The interferometric signal is a channeled spectrum. The sample thickness (or the air gap thickness in present study) is derived from the spectral phase of this signal, which is computed with a subnanometic resolution using an advanced algorithm. The characteristic properties of CSI optical pen (Figure 7.2) are listed below [55]: Having interferometric objective. An interchargeable collimator (MG lens). The MG lens determines the spot size on the sample surface. The optical pen does not require a specific calibration.

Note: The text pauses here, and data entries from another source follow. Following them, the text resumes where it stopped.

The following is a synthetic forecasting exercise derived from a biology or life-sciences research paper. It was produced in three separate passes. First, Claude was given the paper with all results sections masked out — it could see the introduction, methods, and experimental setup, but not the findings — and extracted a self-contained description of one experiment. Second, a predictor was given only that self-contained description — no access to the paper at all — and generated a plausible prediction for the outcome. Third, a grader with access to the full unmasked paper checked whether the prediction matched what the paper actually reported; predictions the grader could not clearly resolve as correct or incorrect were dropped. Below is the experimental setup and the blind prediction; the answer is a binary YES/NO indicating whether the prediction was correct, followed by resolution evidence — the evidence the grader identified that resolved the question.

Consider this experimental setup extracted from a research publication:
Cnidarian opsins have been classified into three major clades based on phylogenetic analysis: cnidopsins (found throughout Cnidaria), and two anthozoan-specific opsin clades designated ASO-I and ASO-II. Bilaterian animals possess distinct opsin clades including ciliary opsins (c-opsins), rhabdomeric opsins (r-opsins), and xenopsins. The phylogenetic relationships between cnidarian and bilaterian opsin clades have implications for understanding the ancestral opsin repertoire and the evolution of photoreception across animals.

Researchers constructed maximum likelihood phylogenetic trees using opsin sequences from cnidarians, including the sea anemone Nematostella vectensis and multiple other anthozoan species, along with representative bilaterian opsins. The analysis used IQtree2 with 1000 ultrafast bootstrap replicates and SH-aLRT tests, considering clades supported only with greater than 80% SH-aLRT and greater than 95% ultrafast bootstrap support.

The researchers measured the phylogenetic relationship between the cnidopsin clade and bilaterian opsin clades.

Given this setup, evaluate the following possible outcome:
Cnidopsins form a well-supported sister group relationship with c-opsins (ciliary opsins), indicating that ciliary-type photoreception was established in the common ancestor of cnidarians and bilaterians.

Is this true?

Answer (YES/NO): NO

Figure 7.2: A modular optical pen with its fiber optics cable [55]. Appendixes 92
7.2 Appendix B: Image analysis routine for cell detection
The DetecTIFF® source code that were used image acquisition for cell detection was written in LabView® 7.0 (National Instruments, Austin, TX) with the optional Vision Development Module in the Microsoft Windows XP Professional platform. LabView® is a graphical programming language with applications called virtual instruments (VIs) that are composed of a front panel, the user interface (Figure 7.3), and a hidden block diagram that represents the program structure and may run within the LabView® development environment or as a stand-alone application. DetecTiff® is a software package consisting of 108 sub-VIs (components in the diagram of a higher level VI: 75 are for image processing, 12 for quantification data handling and report generation, 8 for error handling, and 13 for other applications). DetecTiff®-VIs are organized in 11 hierarchical levels. The methodology and structure-recognition principle presented here can be easily customized for other bioassays to address a variety of experimental applications [153].
Figure 7.3: DetecTiff® user interface. [153]. Appendixes 93
The iterative procedure of DetecTiff® to detect objects has been described in [153]. The software allows different file formats as image source to deal with. There is an ability to select the region of interest within the image for analysis. For structure recognition, first the original image is filtered to remove speckle noise and then using a mask for subsequent quantitatively analysis from the original image. DetecTiff has an iterative procedure. The general steps followed in the procedure for structure recognition can be summarised as follows:
1. The acquired images are uploaded in DetecTiff in a 16-bit tiff format. Whole or every part (by manual selection) of the acquired images can be analysed. 2. These are filtered by a median filter to get rid of the background noise intensities. A copy of these filtered images is temporarily saved in an 8-bit tiff format. 3. Iterative cycles of intensity- (brightness threshold) and size- (area threshold) based structure recognition (IBSR and SBSR respectively) are performed to generate masks for subsequent quantitative analyses. 4. IBSR: Intensity threshold is predefined by the user. Therefore, by iterations, the areas in the image with intensity below the threshold value are neglected. This results in a black-and-white (BW) image (where B is background with intensity 0 and W represents object with intensity 255). 5. SBSR: Also has a predefined area range by the user. The BW image is proceeded via particle filtration. The objects falling out of this range are discarded. 6. Then the iteration cycles begin. Here the number of iteration cycles is also defined in the beginning by the user, in the user interface. This cycle has a lower intensity threshold than the previous cycle. The level of intensity can be set by the user in the form of Intensity reduction factor. Therefore, the darker structures, i.e., smaller or in the inner parts of the cell, are analysed now. These basically correspond to the cell organelles. 7. After each cycle, the resulting images are saved as BW-images. The whole procedure is automated, after the user defines the required parameters. 8. Lastly, segmentation of the images is performed. Here, the detected objects are dilated, i.e., the shape of the object is extrapolated based on the original image. 9. Hence, final template is obtained from which quantitative information can be extracted.